Consegna 1 — Nel testo sulle politiche per il clima, di quanto è diminuito il costo delle energie rinnovabili tra il 2010 e il 2019?
Consegna 2 — Quali anni compaiono nel testo sulle politiche per il clima? Elencali tutti, ciascuno una sola volta.
Consegna 3 — Prosegui il testo sulle politiche per il clima a partire dalla sua ultima frase.

Tuttavia, queste pratiche sono ancora molto frammentarie a livello globale e presentano grandi differenze territoriali, sia in termini di applicazione che di efficacia. 

MITIGAZIONE: ancora più variegate e frammentate le politiche di mitigazione, cioè atte a ridurre considerevolmente le emissioni di anidride carbonica entro il 2030. Sebbene l’applicazione degli impegni siglati nelle ultime COP da parte di diverse nazioni ha evitato l’immissione di ulteriore CO2 in atmosfera (circa 5.9 Gigatonnellate/anno), la concentrazione continua a crescere, quindi gli sforzi messi in atto sono ancora insufficienti per raggiungere gli obiettivi prefissati.
 

per contenere l'incremento della temperatura globale entro 1.5 °C rispetto ai valori preindustriali, le emissioni di CO2 dovrebbero ridursi del 45% entro il 2030

 

Se vogliamo riuscire a contenere l'incremento della temperatura globale entro 1.5 °C rispetto ai valori preindustriali, le emissioni di CO2 dovrebbero ridursi del 45% entro il 2030 (rispetto ai valori emessi nel 2010) e azzerarsi nel 2050, un traguardo che ad oggi ha il 50% di possibilità di essere centrato. Il contenimento entro i 2 °C, invece, ha maggiori possibilità di essere raggiunto a patto che le emissioni si riducano del 25% entro il 2030 e si azzerino nel 2070 (probabilità del 67%). Qualche segnale che lascia ben sperare si riscontra nel panorama economico e legislativo: in soli 10 anni (2010-2019) il costo delle energie rinnovabili è diminuito tra il 50 e l’80%, mentre tra il 2013 e il 2020 gli investimenti su mitigazione e adattamento sono aumentati del 60%. Leggi che indicano chiaramente obblighi e indirizzi per la riduzione dell’uso dei combustibili fossili sono presenti in 56 paesi che rappresentano, da soli, il 53% delle emissioni globali. Le nuove tecnologie e pratiche agricole, infine, sono quasi tutte concepite per ridurre l'impatto ambientale e le emissioni. 


SCENARI

ad oggi è probabile che la temperatura media globale, entro il 2100, ecceda la soglia di +1.5 °C e che possa sfiorare i 2 °C (scenari più ottimistici).

 

Per raggiungere gli obiettivi prefissati è necessaria l’applicazione diffusa e l’implementazione degli impegni presi nella COP26 (i cosiddetti NDC-Nationally Determined Contributions). Se invece gli impegni dovessero rimanere quelli precedenti la COP26, l’aumento della temperatura entro fine secolo potrebbe sfiorare i 3 °C di anomalia (2,7 °C – immagine sotto), vale a dire lo scenario definito come “intermedio”. Risulta invece piuttosto improbabile lo scenario peggiore (+4,4 °C entro il 2100) in quanto basato su un modello economico-sociale in fase di superamento (BAU-Business As Usual) e su ipotetici, quanto remoti, errori di valutazione nei meccanismi di feedback e di sensibilità termica della CO2.

Dati archiviati —
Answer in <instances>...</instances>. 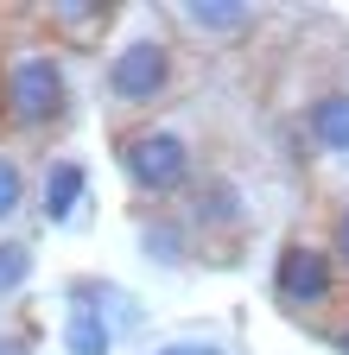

Risposta attesa 1 — Tra il 50 e l'80%.

Risposta attesa 2 — 2030, 2010, 2050, 2070, 2019, 2013, 2020, 2100

Risposta attesa 3 —
 
Gli impatti sui sistemi climatici e sugli ecosistemi degli incrementi di temperatura fin qui stimati risulterebbero, ovviamente, molto differenti (immagini 4-5, visita anche https://interactive-atlas.ipcc.ch/). I fenomeni estremi diventerebbero più diffusi e frequenti con l’aumentare dell’anomalia termica globale prevista nei vari scenari, in particolare ondate di calore e precipitazioni di eccezionale intensità. Inoltre, i terreni di vaste zone del pianeta subirebbero un processo di inaridimento tanto più esteso e profondo, quanto più marcato risultasse l’incremento della temperatura globale. Le ricadute in termini “meteo-climatici” avrebbero, in base ai vari scenari, conseguenze ambientali e socio-economiche di diversa entità. All’aumentare dell’anomalia termica crescerebbe in maniera marcata il numero di specie a rischio estinzione e il numero di persone esposte a siccità e forti ondate di calore e diminuirebbero quasi ovunque le produzioni alimentari.
 

IPCC_AR&_SPM

Figura SPM2 -  inserita nel Report IPCC  AR6 Synthesis Report  

Vedi originale 

 

 

Limitare il più possibile e in tempi brevi l’aumento delle temperature globali è fondamentale per contenerne gli effetti e per consentire un efficace adattamento.

 

"le opzioni di adattamento che sono fattibili ed efficaci oggi diventeranno limitate e meno efficaci con l'aumento del riscaldamento globale"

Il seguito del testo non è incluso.